De la phrase au texte

La grammaire "ordinaire" a pour objet de décrire les règles de fonctionnement de la phrase mais, comme H. Weinrich (1973, p.11), on peut objecter que l’on ne voit "nulle part d’arguments incontestables justifiant le sort privilégié ainsi fait à la phrase. Elle n’est ni la plus petite ni la plus grande unité de production linguistique ; rien de plus qu’une unité de taille moyenne ...". On peut ajouter que, si la notion de phrase s’applique bien à l’écrit, elle n’est que difficilement opératoire dans le cas des énoncés oraux "ordinaires" ; pour s’en rendre compte il suffit d’essayer de segmenter en phrases une conversation courante. Or, pendant longtemps, l’enseignement grammatical en français a porté essentiellement sur la phrase, les enseignements du texte se cantonnant le plus souvent dans des questions d’expressivité et de recherche d’idées originales. La nécessité d’une étude plus générale du texte s’est fait ressentir il y a maintenant plusieurs années.

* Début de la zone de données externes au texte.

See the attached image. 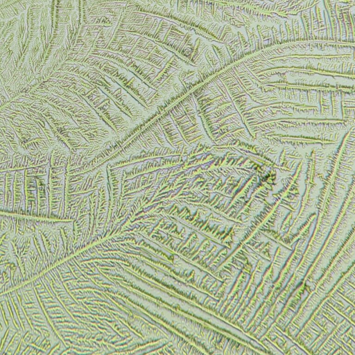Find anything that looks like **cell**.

Les textes narratifs en ont été les premiers objets. Les modélisations, inspirés d’abord du modèle de V. Propp[1] puis de la sémiotique narrative ont abouti à un premier outil pédagogique le schéma quinaire :

Perturbation : un élément vient bouleverser l’ordre social établi

Actions : visant à rétablir cet ordre

Résolution de la perturbation

Situation finale : l’ordre est rétabli

Situation initiale : présentation des personnages, lieux, époque ....

largement repris dans les manuels, ouvrages, fiches, etc. Ce point de vue s’est élargi envisageant d’autres types de textes explicatifs, injonctifs, poétiques ... tentant de définir pour chacun d’eux des caractéristiques linguistiques propres.

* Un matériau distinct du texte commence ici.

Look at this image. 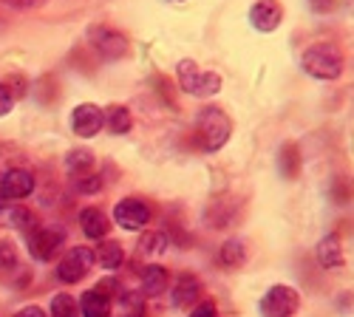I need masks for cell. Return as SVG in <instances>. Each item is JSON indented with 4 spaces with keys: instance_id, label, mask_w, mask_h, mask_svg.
I'll list each match as a JSON object with an SVG mask.
<instances>
[{
    "instance_id": "cell-16",
    "label": "cell",
    "mask_w": 354,
    "mask_h": 317,
    "mask_svg": "<svg viewBox=\"0 0 354 317\" xmlns=\"http://www.w3.org/2000/svg\"><path fill=\"white\" fill-rule=\"evenodd\" d=\"M94 261H97L102 269H116V267H122L125 252H122V247L116 244V241H102V244L97 247V252H94Z\"/></svg>"
},
{
    "instance_id": "cell-27",
    "label": "cell",
    "mask_w": 354,
    "mask_h": 317,
    "mask_svg": "<svg viewBox=\"0 0 354 317\" xmlns=\"http://www.w3.org/2000/svg\"><path fill=\"white\" fill-rule=\"evenodd\" d=\"M12 105H15V97L9 94L6 85H0V117H6V113L12 111Z\"/></svg>"
},
{
    "instance_id": "cell-14",
    "label": "cell",
    "mask_w": 354,
    "mask_h": 317,
    "mask_svg": "<svg viewBox=\"0 0 354 317\" xmlns=\"http://www.w3.org/2000/svg\"><path fill=\"white\" fill-rule=\"evenodd\" d=\"M80 224H82V233L91 238V241H100V238L108 236V218H105V213L97 210V207L82 210V213H80Z\"/></svg>"
},
{
    "instance_id": "cell-25",
    "label": "cell",
    "mask_w": 354,
    "mask_h": 317,
    "mask_svg": "<svg viewBox=\"0 0 354 317\" xmlns=\"http://www.w3.org/2000/svg\"><path fill=\"white\" fill-rule=\"evenodd\" d=\"M17 264V249L12 241H0V269H12Z\"/></svg>"
},
{
    "instance_id": "cell-10",
    "label": "cell",
    "mask_w": 354,
    "mask_h": 317,
    "mask_svg": "<svg viewBox=\"0 0 354 317\" xmlns=\"http://www.w3.org/2000/svg\"><path fill=\"white\" fill-rule=\"evenodd\" d=\"M283 20V9L278 0H255L250 9V23L258 28V32H275Z\"/></svg>"
},
{
    "instance_id": "cell-32",
    "label": "cell",
    "mask_w": 354,
    "mask_h": 317,
    "mask_svg": "<svg viewBox=\"0 0 354 317\" xmlns=\"http://www.w3.org/2000/svg\"><path fill=\"white\" fill-rule=\"evenodd\" d=\"M173 3H182V0H173Z\"/></svg>"
},
{
    "instance_id": "cell-3",
    "label": "cell",
    "mask_w": 354,
    "mask_h": 317,
    "mask_svg": "<svg viewBox=\"0 0 354 317\" xmlns=\"http://www.w3.org/2000/svg\"><path fill=\"white\" fill-rule=\"evenodd\" d=\"M179 85L190 97H213L221 91V77L213 71H201L193 60L179 63Z\"/></svg>"
},
{
    "instance_id": "cell-7",
    "label": "cell",
    "mask_w": 354,
    "mask_h": 317,
    "mask_svg": "<svg viewBox=\"0 0 354 317\" xmlns=\"http://www.w3.org/2000/svg\"><path fill=\"white\" fill-rule=\"evenodd\" d=\"M113 221L131 229V233H139V229H145L147 221H151V207L139 198H122L120 204L113 207Z\"/></svg>"
},
{
    "instance_id": "cell-29",
    "label": "cell",
    "mask_w": 354,
    "mask_h": 317,
    "mask_svg": "<svg viewBox=\"0 0 354 317\" xmlns=\"http://www.w3.org/2000/svg\"><path fill=\"white\" fill-rule=\"evenodd\" d=\"M6 6H12V9H37V6H43L46 0H3Z\"/></svg>"
},
{
    "instance_id": "cell-31",
    "label": "cell",
    "mask_w": 354,
    "mask_h": 317,
    "mask_svg": "<svg viewBox=\"0 0 354 317\" xmlns=\"http://www.w3.org/2000/svg\"><path fill=\"white\" fill-rule=\"evenodd\" d=\"M312 9L315 12H332L335 3H332V0H312Z\"/></svg>"
},
{
    "instance_id": "cell-28",
    "label": "cell",
    "mask_w": 354,
    "mask_h": 317,
    "mask_svg": "<svg viewBox=\"0 0 354 317\" xmlns=\"http://www.w3.org/2000/svg\"><path fill=\"white\" fill-rule=\"evenodd\" d=\"M190 317H218V309H216V303H198L190 311Z\"/></svg>"
},
{
    "instance_id": "cell-24",
    "label": "cell",
    "mask_w": 354,
    "mask_h": 317,
    "mask_svg": "<svg viewBox=\"0 0 354 317\" xmlns=\"http://www.w3.org/2000/svg\"><path fill=\"white\" fill-rule=\"evenodd\" d=\"M351 195H354V182L346 179V176L335 179V184H332V198L337 201V204H348Z\"/></svg>"
},
{
    "instance_id": "cell-5",
    "label": "cell",
    "mask_w": 354,
    "mask_h": 317,
    "mask_svg": "<svg viewBox=\"0 0 354 317\" xmlns=\"http://www.w3.org/2000/svg\"><path fill=\"white\" fill-rule=\"evenodd\" d=\"M298 303L301 298L292 286H272L261 300V314L263 317H292L298 311Z\"/></svg>"
},
{
    "instance_id": "cell-12",
    "label": "cell",
    "mask_w": 354,
    "mask_h": 317,
    "mask_svg": "<svg viewBox=\"0 0 354 317\" xmlns=\"http://www.w3.org/2000/svg\"><path fill=\"white\" fill-rule=\"evenodd\" d=\"M111 295L105 286H94V289H88L82 295V303H80V314L82 317H111Z\"/></svg>"
},
{
    "instance_id": "cell-11",
    "label": "cell",
    "mask_w": 354,
    "mask_h": 317,
    "mask_svg": "<svg viewBox=\"0 0 354 317\" xmlns=\"http://www.w3.org/2000/svg\"><path fill=\"white\" fill-rule=\"evenodd\" d=\"M0 190H3V198H26V195H32L35 190V176L28 170H6L3 176H0Z\"/></svg>"
},
{
    "instance_id": "cell-6",
    "label": "cell",
    "mask_w": 354,
    "mask_h": 317,
    "mask_svg": "<svg viewBox=\"0 0 354 317\" xmlns=\"http://www.w3.org/2000/svg\"><path fill=\"white\" fill-rule=\"evenodd\" d=\"M91 264H94V252L88 247H74L63 255V261L57 264V278H60L63 283H77L88 275Z\"/></svg>"
},
{
    "instance_id": "cell-23",
    "label": "cell",
    "mask_w": 354,
    "mask_h": 317,
    "mask_svg": "<svg viewBox=\"0 0 354 317\" xmlns=\"http://www.w3.org/2000/svg\"><path fill=\"white\" fill-rule=\"evenodd\" d=\"M66 164H68L71 173H77V176H80V173H85V170L94 167V153H91V151H71Z\"/></svg>"
},
{
    "instance_id": "cell-1",
    "label": "cell",
    "mask_w": 354,
    "mask_h": 317,
    "mask_svg": "<svg viewBox=\"0 0 354 317\" xmlns=\"http://www.w3.org/2000/svg\"><path fill=\"white\" fill-rule=\"evenodd\" d=\"M301 66L315 79H337L343 74V54L332 43H315L304 51Z\"/></svg>"
},
{
    "instance_id": "cell-19",
    "label": "cell",
    "mask_w": 354,
    "mask_h": 317,
    "mask_svg": "<svg viewBox=\"0 0 354 317\" xmlns=\"http://www.w3.org/2000/svg\"><path fill=\"white\" fill-rule=\"evenodd\" d=\"M105 125H108V131L113 133V136H122V133H128L131 131V125H133V119H131V111L128 108H111L108 113H105Z\"/></svg>"
},
{
    "instance_id": "cell-22",
    "label": "cell",
    "mask_w": 354,
    "mask_h": 317,
    "mask_svg": "<svg viewBox=\"0 0 354 317\" xmlns=\"http://www.w3.org/2000/svg\"><path fill=\"white\" fill-rule=\"evenodd\" d=\"M167 247H170V241H167V236H162V233H147V236L139 241L142 255H162V252H167Z\"/></svg>"
},
{
    "instance_id": "cell-18",
    "label": "cell",
    "mask_w": 354,
    "mask_h": 317,
    "mask_svg": "<svg viewBox=\"0 0 354 317\" xmlns=\"http://www.w3.org/2000/svg\"><path fill=\"white\" fill-rule=\"evenodd\" d=\"M142 286H145V292L147 295H162L167 289V269L162 267H145L142 272Z\"/></svg>"
},
{
    "instance_id": "cell-2",
    "label": "cell",
    "mask_w": 354,
    "mask_h": 317,
    "mask_svg": "<svg viewBox=\"0 0 354 317\" xmlns=\"http://www.w3.org/2000/svg\"><path fill=\"white\" fill-rule=\"evenodd\" d=\"M232 133V122L221 108H204L196 119V139L204 151H218L227 145Z\"/></svg>"
},
{
    "instance_id": "cell-8",
    "label": "cell",
    "mask_w": 354,
    "mask_h": 317,
    "mask_svg": "<svg viewBox=\"0 0 354 317\" xmlns=\"http://www.w3.org/2000/svg\"><path fill=\"white\" fill-rule=\"evenodd\" d=\"M66 241V229L63 227H37L32 238H28V247H32V255L37 261H51L57 255V249Z\"/></svg>"
},
{
    "instance_id": "cell-21",
    "label": "cell",
    "mask_w": 354,
    "mask_h": 317,
    "mask_svg": "<svg viewBox=\"0 0 354 317\" xmlns=\"http://www.w3.org/2000/svg\"><path fill=\"white\" fill-rule=\"evenodd\" d=\"M51 317H80V309H77V300L66 292L54 295L51 300Z\"/></svg>"
},
{
    "instance_id": "cell-26",
    "label": "cell",
    "mask_w": 354,
    "mask_h": 317,
    "mask_svg": "<svg viewBox=\"0 0 354 317\" xmlns=\"http://www.w3.org/2000/svg\"><path fill=\"white\" fill-rule=\"evenodd\" d=\"M74 187H77V193H97L102 187V179L100 176H77Z\"/></svg>"
},
{
    "instance_id": "cell-30",
    "label": "cell",
    "mask_w": 354,
    "mask_h": 317,
    "mask_svg": "<svg viewBox=\"0 0 354 317\" xmlns=\"http://www.w3.org/2000/svg\"><path fill=\"white\" fill-rule=\"evenodd\" d=\"M15 317H46V311H43L40 306H26V309H20Z\"/></svg>"
},
{
    "instance_id": "cell-9",
    "label": "cell",
    "mask_w": 354,
    "mask_h": 317,
    "mask_svg": "<svg viewBox=\"0 0 354 317\" xmlns=\"http://www.w3.org/2000/svg\"><path fill=\"white\" fill-rule=\"evenodd\" d=\"M102 125H105V113L91 102H82L71 111V128L77 136H85V139L97 136L102 131Z\"/></svg>"
},
{
    "instance_id": "cell-13",
    "label": "cell",
    "mask_w": 354,
    "mask_h": 317,
    "mask_svg": "<svg viewBox=\"0 0 354 317\" xmlns=\"http://www.w3.org/2000/svg\"><path fill=\"white\" fill-rule=\"evenodd\" d=\"M201 298V280L193 275H182L173 286V306L176 309H187Z\"/></svg>"
},
{
    "instance_id": "cell-17",
    "label": "cell",
    "mask_w": 354,
    "mask_h": 317,
    "mask_svg": "<svg viewBox=\"0 0 354 317\" xmlns=\"http://www.w3.org/2000/svg\"><path fill=\"white\" fill-rule=\"evenodd\" d=\"M278 167H281V173L286 179L298 176V170H301V151H298V145L286 142V145L281 148V153H278Z\"/></svg>"
},
{
    "instance_id": "cell-20",
    "label": "cell",
    "mask_w": 354,
    "mask_h": 317,
    "mask_svg": "<svg viewBox=\"0 0 354 317\" xmlns=\"http://www.w3.org/2000/svg\"><path fill=\"white\" fill-rule=\"evenodd\" d=\"M218 261H221V267H227V269L241 267V264L247 261L244 244H241V241H227V244L221 247V252H218Z\"/></svg>"
},
{
    "instance_id": "cell-15",
    "label": "cell",
    "mask_w": 354,
    "mask_h": 317,
    "mask_svg": "<svg viewBox=\"0 0 354 317\" xmlns=\"http://www.w3.org/2000/svg\"><path fill=\"white\" fill-rule=\"evenodd\" d=\"M317 264L323 269L343 267V247H340V238L337 236H326V238L317 244Z\"/></svg>"
},
{
    "instance_id": "cell-4",
    "label": "cell",
    "mask_w": 354,
    "mask_h": 317,
    "mask_svg": "<svg viewBox=\"0 0 354 317\" xmlns=\"http://www.w3.org/2000/svg\"><path fill=\"white\" fill-rule=\"evenodd\" d=\"M88 40H91L94 51L100 57H105V60H120L128 51V37L111 26H91L88 28Z\"/></svg>"
}]
</instances>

Par-delà les modèles d’analyse dont on dispose aujourd’hui pour décrire les textes, il y a un autre intérêt à ne pas envisager les énoncés simplement dans leur dimension phrastique : beaucoup de fautes relevées dans les productions écrites des élèves relèvent d’autre chose que de la grammaire de la phrase. Si c’est moins perceptible dans les textes à dominante narrative, on le constate souvent quand on corrige des textes à visée explicative. Comment réaliser une recette si l’on oublie de préciser le volume d’ingrédients, même si elle est écrite en "bon français" ? Comment monter un objet si l’on n’en donne pas clairement les étapes de fabrication ? Chacune des phrases d’un texte peut être grammaticalement et sémantiquement correcte mais le message ne pas l’être si les reprises pronominales ne sont pas bien maîtrisées.

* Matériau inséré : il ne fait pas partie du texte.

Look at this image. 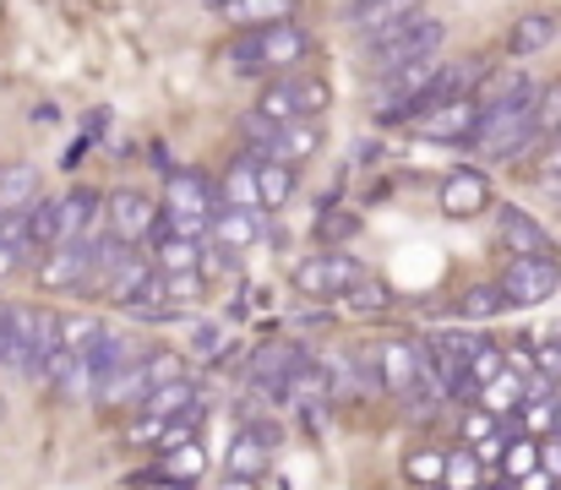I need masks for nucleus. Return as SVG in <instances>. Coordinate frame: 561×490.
I'll use <instances>...</instances> for the list:
<instances>
[{"instance_id":"ea45409f","label":"nucleus","mask_w":561,"mask_h":490,"mask_svg":"<svg viewBox=\"0 0 561 490\" xmlns=\"http://www.w3.org/2000/svg\"><path fill=\"white\" fill-rule=\"evenodd\" d=\"M0 414H5V403H0Z\"/></svg>"},{"instance_id":"7ed1b4c3","label":"nucleus","mask_w":561,"mask_h":490,"mask_svg":"<svg viewBox=\"0 0 561 490\" xmlns=\"http://www.w3.org/2000/svg\"><path fill=\"white\" fill-rule=\"evenodd\" d=\"M360 44H366L371 77H387V71H398V66L436 60V49L447 44V22H436V16H409V22H398V27H387V33H371V38H360Z\"/></svg>"},{"instance_id":"5701e85b","label":"nucleus","mask_w":561,"mask_h":490,"mask_svg":"<svg viewBox=\"0 0 561 490\" xmlns=\"http://www.w3.org/2000/svg\"><path fill=\"white\" fill-rule=\"evenodd\" d=\"M159 475H164V486H196V480H207V453L196 447V436L159 453Z\"/></svg>"},{"instance_id":"bb28decb","label":"nucleus","mask_w":561,"mask_h":490,"mask_svg":"<svg viewBox=\"0 0 561 490\" xmlns=\"http://www.w3.org/2000/svg\"><path fill=\"white\" fill-rule=\"evenodd\" d=\"M38 196V169L33 163H0V213H22Z\"/></svg>"},{"instance_id":"f257e3e1","label":"nucleus","mask_w":561,"mask_h":490,"mask_svg":"<svg viewBox=\"0 0 561 490\" xmlns=\"http://www.w3.org/2000/svg\"><path fill=\"white\" fill-rule=\"evenodd\" d=\"M535 82L529 77H518L513 88H502L496 99H485L480 104V121H474V132H469V153L474 159H524V153H535L540 148V137H535Z\"/></svg>"},{"instance_id":"4be33fe9","label":"nucleus","mask_w":561,"mask_h":490,"mask_svg":"<svg viewBox=\"0 0 561 490\" xmlns=\"http://www.w3.org/2000/svg\"><path fill=\"white\" fill-rule=\"evenodd\" d=\"M196 403H202V398H196V381H191V376H175V381H159V387L137 403V414H148V420H175V414H186Z\"/></svg>"},{"instance_id":"39448f33","label":"nucleus","mask_w":561,"mask_h":490,"mask_svg":"<svg viewBox=\"0 0 561 490\" xmlns=\"http://www.w3.org/2000/svg\"><path fill=\"white\" fill-rule=\"evenodd\" d=\"M366 381L381 387V392H392V398H403V392H414L425 376H431V354H425V338H381L366 349Z\"/></svg>"},{"instance_id":"f03ea898","label":"nucleus","mask_w":561,"mask_h":490,"mask_svg":"<svg viewBox=\"0 0 561 490\" xmlns=\"http://www.w3.org/2000/svg\"><path fill=\"white\" fill-rule=\"evenodd\" d=\"M311 49V33L289 16H273V22H251L240 38L224 44V71L229 77H262V71H284V66H300Z\"/></svg>"},{"instance_id":"e433bc0d","label":"nucleus","mask_w":561,"mask_h":490,"mask_svg":"<svg viewBox=\"0 0 561 490\" xmlns=\"http://www.w3.org/2000/svg\"><path fill=\"white\" fill-rule=\"evenodd\" d=\"M491 425H496V414H491V409L480 403V409H474V414L463 420V442H480V436H491Z\"/></svg>"},{"instance_id":"ddd939ff","label":"nucleus","mask_w":561,"mask_h":490,"mask_svg":"<svg viewBox=\"0 0 561 490\" xmlns=\"http://www.w3.org/2000/svg\"><path fill=\"white\" fill-rule=\"evenodd\" d=\"M153 218H159V202L142 196V191H115V196L104 202V229H110L121 246H142L148 229H153Z\"/></svg>"},{"instance_id":"473e14b6","label":"nucleus","mask_w":561,"mask_h":490,"mask_svg":"<svg viewBox=\"0 0 561 490\" xmlns=\"http://www.w3.org/2000/svg\"><path fill=\"white\" fill-rule=\"evenodd\" d=\"M442 453H431V447H414L409 458H403V480H414V486H442Z\"/></svg>"},{"instance_id":"cd10ccee","label":"nucleus","mask_w":561,"mask_h":490,"mask_svg":"<svg viewBox=\"0 0 561 490\" xmlns=\"http://www.w3.org/2000/svg\"><path fill=\"white\" fill-rule=\"evenodd\" d=\"M234 27H251V22H273V16H289L295 0H224L218 5Z\"/></svg>"},{"instance_id":"423d86ee","label":"nucleus","mask_w":561,"mask_h":490,"mask_svg":"<svg viewBox=\"0 0 561 490\" xmlns=\"http://www.w3.org/2000/svg\"><path fill=\"white\" fill-rule=\"evenodd\" d=\"M431 77H436V60H414V66H398V71L376 77V126L414 121L431 104Z\"/></svg>"},{"instance_id":"f8f14e48","label":"nucleus","mask_w":561,"mask_h":490,"mask_svg":"<svg viewBox=\"0 0 561 490\" xmlns=\"http://www.w3.org/2000/svg\"><path fill=\"white\" fill-rule=\"evenodd\" d=\"M474 121H480V99L474 93H453V99H436L431 110H420L409 126L425 143H469Z\"/></svg>"},{"instance_id":"1a4fd4ad","label":"nucleus","mask_w":561,"mask_h":490,"mask_svg":"<svg viewBox=\"0 0 561 490\" xmlns=\"http://www.w3.org/2000/svg\"><path fill=\"white\" fill-rule=\"evenodd\" d=\"M153 257H142L137 246H121L115 251V262L99 273V289L93 295H104V300H115V306H142V300H153Z\"/></svg>"},{"instance_id":"9b49d317","label":"nucleus","mask_w":561,"mask_h":490,"mask_svg":"<svg viewBox=\"0 0 561 490\" xmlns=\"http://www.w3.org/2000/svg\"><path fill=\"white\" fill-rule=\"evenodd\" d=\"M496 289H502V300H507L513 311L551 300V295L561 289L557 257H513V262H507V273L496 278Z\"/></svg>"},{"instance_id":"7c9ffc66","label":"nucleus","mask_w":561,"mask_h":490,"mask_svg":"<svg viewBox=\"0 0 561 490\" xmlns=\"http://www.w3.org/2000/svg\"><path fill=\"white\" fill-rule=\"evenodd\" d=\"M485 480V469H480V453L474 447H458V453H447V464H442V486L453 490H469Z\"/></svg>"},{"instance_id":"aec40b11","label":"nucleus","mask_w":561,"mask_h":490,"mask_svg":"<svg viewBox=\"0 0 561 490\" xmlns=\"http://www.w3.org/2000/svg\"><path fill=\"white\" fill-rule=\"evenodd\" d=\"M273 159L284 163H311L322 153V121H278V132H273V148H267Z\"/></svg>"},{"instance_id":"4468645a","label":"nucleus","mask_w":561,"mask_h":490,"mask_svg":"<svg viewBox=\"0 0 561 490\" xmlns=\"http://www.w3.org/2000/svg\"><path fill=\"white\" fill-rule=\"evenodd\" d=\"M436 202H442L447 218H480V213L491 207V180H485V169H469V163L453 169V174L442 180Z\"/></svg>"},{"instance_id":"72a5a7b5","label":"nucleus","mask_w":561,"mask_h":490,"mask_svg":"<svg viewBox=\"0 0 561 490\" xmlns=\"http://www.w3.org/2000/svg\"><path fill=\"white\" fill-rule=\"evenodd\" d=\"M355 229H360V218H355V213H339V202H328V207H322V218H317V240H322V246H328L333 235H339V240H350Z\"/></svg>"},{"instance_id":"58836bf2","label":"nucleus","mask_w":561,"mask_h":490,"mask_svg":"<svg viewBox=\"0 0 561 490\" xmlns=\"http://www.w3.org/2000/svg\"><path fill=\"white\" fill-rule=\"evenodd\" d=\"M207 5H213V11H218V5H224V0H207Z\"/></svg>"},{"instance_id":"4c0bfd02","label":"nucleus","mask_w":561,"mask_h":490,"mask_svg":"<svg viewBox=\"0 0 561 490\" xmlns=\"http://www.w3.org/2000/svg\"><path fill=\"white\" fill-rule=\"evenodd\" d=\"M540 469H546V475L561 486V431L551 436V442H540Z\"/></svg>"},{"instance_id":"6e6552de","label":"nucleus","mask_w":561,"mask_h":490,"mask_svg":"<svg viewBox=\"0 0 561 490\" xmlns=\"http://www.w3.org/2000/svg\"><path fill=\"white\" fill-rule=\"evenodd\" d=\"M366 262H355L350 251H317L306 262H295V289L306 300H344L355 284H366Z\"/></svg>"},{"instance_id":"9d476101","label":"nucleus","mask_w":561,"mask_h":490,"mask_svg":"<svg viewBox=\"0 0 561 490\" xmlns=\"http://www.w3.org/2000/svg\"><path fill=\"white\" fill-rule=\"evenodd\" d=\"M273 447H278V425L273 420H251L234 442H229V458H224V480L229 486H256L267 480V464H273Z\"/></svg>"},{"instance_id":"2eb2a0df","label":"nucleus","mask_w":561,"mask_h":490,"mask_svg":"<svg viewBox=\"0 0 561 490\" xmlns=\"http://www.w3.org/2000/svg\"><path fill=\"white\" fill-rule=\"evenodd\" d=\"M496 235L513 257H551V229L540 218H529L524 207H513V202L496 213Z\"/></svg>"},{"instance_id":"a878e982","label":"nucleus","mask_w":561,"mask_h":490,"mask_svg":"<svg viewBox=\"0 0 561 490\" xmlns=\"http://www.w3.org/2000/svg\"><path fill=\"white\" fill-rule=\"evenodd\" d=\"M22 213H27V246L49 251L60 240V196H33Z\"/></svg>"},{"instance_id":"c9c22d12","label":"nucleus","mask_w":561,"mask_h":490,"mask_svg":"<svg viewBox=\"0 0 561 490\" xmlns=\"http://www.w3.org/2000/svg\"><path fill=\"white\" fill-rule=\"evenodd\" d=\"M540 191H546V196H561V143L546 153V163H540Z\"/></svg>"},{"instance_id":"b1692460","label":"nucleus","mask_w":561,"mask_h":490,"mask_svg":"<svg viewBox=\"0 0 561 490\" xmlns=\"http://www.w3.org/2000/svg\"><path fill=\"white\" fill-rule=\"evenodd\" d=\"M295 191V163L273 159V153H256V196H262V213H278Z\"/></svg>"},{"instance_id":"412c9836","label":"nucleus","mask_w":561,"mask_h":490,"mask_svg":"<svg viewBox=\"0 0 561 490\" xmlns=\"http://www.w3.org/2000/svg\"><path fill=\"white\" fill-rule=\"evenodd\" d=\"M218 202H224V207H256V213H262V196H256V153H251V148L234 153L229 169L218 174Z\"/></svg>"},{"instance_id":"0eeeda50","label":"nucleus","mask_w":561,"mask_h":490,"mask_svg":"<svg viewBox=\"0 0 561 490\" xmlns=\"http://www.w3.org/2000/svg\"><path fill=\"white\" fill-rule=\"evenodd\" d=\"M99 235H77V240H55L44 257H38V284L44 289H93V273H99Z\"/></svg>"},{"instance_id":"c756f323","label":"nucleus","mask_w":561,"mask_h":490,"mask_svg":"<svg viewBox=\"0 0 561 490\" xmlns=\"http://www.w3.org/2000/svg\"><path fill=\"white\" fill-rule=\"evenodd\" d=\"M502 365H507V349H502V343H491V338H480V343L469 349V360H463V376H469L474 387H485Z\"/></svg>"},{"instance_id":"dca6fc26","label":"nucleus","mask_w":561,"mask_h":490,"mask_svg":"<svg viewBox=\"0 0 561 490\" xmlns=\"http://www.w3.org/2000/svg\"><path fill=\"white\" fill-rule=\"evenodd\" d=\"M256 235H262V218H256V207H213V218H207V240H218L224 251H251L256 246Z\"/></svg>"},{"instance_id":"20e7f679","label":"nucleus","mask_w":561,"mask_h":490,"mask_svg":"<svg viewBox=\"0 0 561 490\" xmlns=\"http://www.w3.org/2000/svg\"><path fill=\"white\" fill-rule=\"evenodd\" d=\"M333 104V82L322 71H278L262 93H256V110L267 121H322Z\"/></svg>"},{"instance_id":"6ab92c4d","label":"nucleus","mask_w":561,"mask_h":490,"mask_svg":"<svg viewBox=\"0 0 561 490\" xmlns=\"http://www.w3.org/2000/svg\"><path fill=\"white\" fill-rule=\"evenodd\" d=\"M131 365V343L121 338V332H110V327H93V338H88V376H93V392L110 381V376H121Z\"/></svg>"},{"instance_id":"f3484780","label":"nucleus","mask_w":561,"mask_h":490,"mask_svg":"<svg viewBox=\"0 0 561 490\" xmlns=\"http://www.w3.org/2000/svg\"><path fill=\"white\" fill-rule=\"evenodd\" d=\"M420 5H425V0H350V27H355L360 38H371V33H387V27L420 16Z\"/></svg>"},{"instance_id":"a211bd4d","label":"nucleus","mask_w":561,"mask_h":490,"mask_svg":"<svg viewBox=\"0 0 561 490\" xmlns=\"http://www.w3.org/2000/svg\"><path fill=\"white\" fill-rule=\"evenodd\" d=\"M557 38H561V16L557 11H529V16H518V22L507 27V55H513V60H524V55L551 49Z\"/></svg>"},{"instance_id":"c85d7f7f","label":"nucleus","mask_w":561,"mask_h":490,"mask_svg":"<svg viewBox=\"0 0 561 490\" xmlns=\"http://www.w3.org/2000/svg\"><path fill=\"white\" fill-rule=\"evenodd\" d=\"M496 311H507V300H502L496 284H469V289L458 295V317H469V322H485V317H496Z\"/></svg>"},{"instance_id":"393cba45","label":"nucleus","mask_w":561,"mask_h":490,"mask_svg":"<svg viewBox=\"0 0 561 490\" xmlns=\"http://www.w3.org/2000/svg\"><path fill=\"white\" fill-rule=\"evenodd\" d=\"M535 469H540V436H529V431H507V447H502V480L524 486Z\"/></svg>"},{"instance_id":"2f4dec72","label":"nucleus","mask_w":561,"mask_h":490,"mask_svg":"<svg viewBox=\"0 0 561 490\" xmlns=\"http://www.w3.org/2000/svg\"><path fill=\"white\" fill-rule=\"evenodd\" d=\"M561 126V82H551V88H540L535 93V137L540 143H551Z\"/></svg>"},{"instance_id":"f704fd0d","label":"nucleus","mask_w":561,"mask_h":490,"mask_svg":"<svg viewBox=\"0 0 561 490\" xmlns=\"http://www.w3.org/2000/svg\"><path fill=\"white\" fill-rule=\"evenodd\" d=\"M224 349H229V332H224V327H218V322H202V327H196V338H191V354H202V360H218Z\"/></svg>"}]
</instances>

On pourrait objecter que cette approche relève plutôt des classes de collège et que les jeunes enfants ne sont pas aptes à aborder de telles questions. C’est oublier un peu vite que nombre de leurs écrits révèlent qu’ils ont parfaitement compris certains fonctionnements des textes. Ainsi le texte suivant d’un élève de CM1 :

Un jour dans un petit village en Espagne qui s’appelait Bélos il y avait un cirque. C’était le cirque Circus et dans le cirque il y avait un jongleur qui s’appelait Gloglo il était très gentil, courageux et honnête. Mais son patron qui s’appelait Pépone et qui était paresseux et gourmand. Le renvoya et il engagea un autre. Et un beau jour Pépone Glaço mourut et Gloglo devint le patron du cirque.

montre que celui-ci a compris l’utilisation conjointe du passé-simple et de l’imparfait. Il relate à l’imparfait les éléments qui renvoient au contexte : noms des personnages, leurs caractéristiques.. Et au passé-simple les évènements qui constituent la trame narrative. Voilà une compétence qui s’installe très tôt chez les élèves, on la remarque du fait des constructions erronées, le plus souvent calquées sur la morphologie des verbes du premier groupe, comme : il *parta, il *prenda ... Il s’agit là d’un domaine de compétences sur lesquelles on peut travailler très tôt, et qui amènent à réfléchir sur la structure globale du texte en utilisant les notions de "premier-plan" et "d’arrière-plan" ou, pour dire plus simple dans un langage à la portée des élèves, de ce qui est important et ce qui fait partie du décor[2]. Voilà deux notions issues de la linguistique textuelle qui sont tout-à-fait à la portée des élèves. Ne pouvant épuiser en quelques pages les questions qui relèvent de la grammaire des textes, j’ai choisi de ne développer que question de l’expression du temps qui gagnerait à être traitée dans cette perspective élargie.

(...)

[1] La morphologie du conte, Paris : Seuil (coll. Point), 1970, a inspiré Francis Debyser et Christian Lestrade, auteurs du Tarot des mille et un contes, B.E.L.C. / Ecole des loisirs.

[2] Sur ces questions voir ce que dit H. Weinrich (1973, p. 131) sur le temps et la mise en relief et notamment le découpage qu’il fait d’une nouvelle de Maupassant, par lequel il montre que dans un nouvelle on a en fait deux textes imbriqués l’un qui relate le cadre l’autre qui relate les évènements que l’auteur estime les plus importants.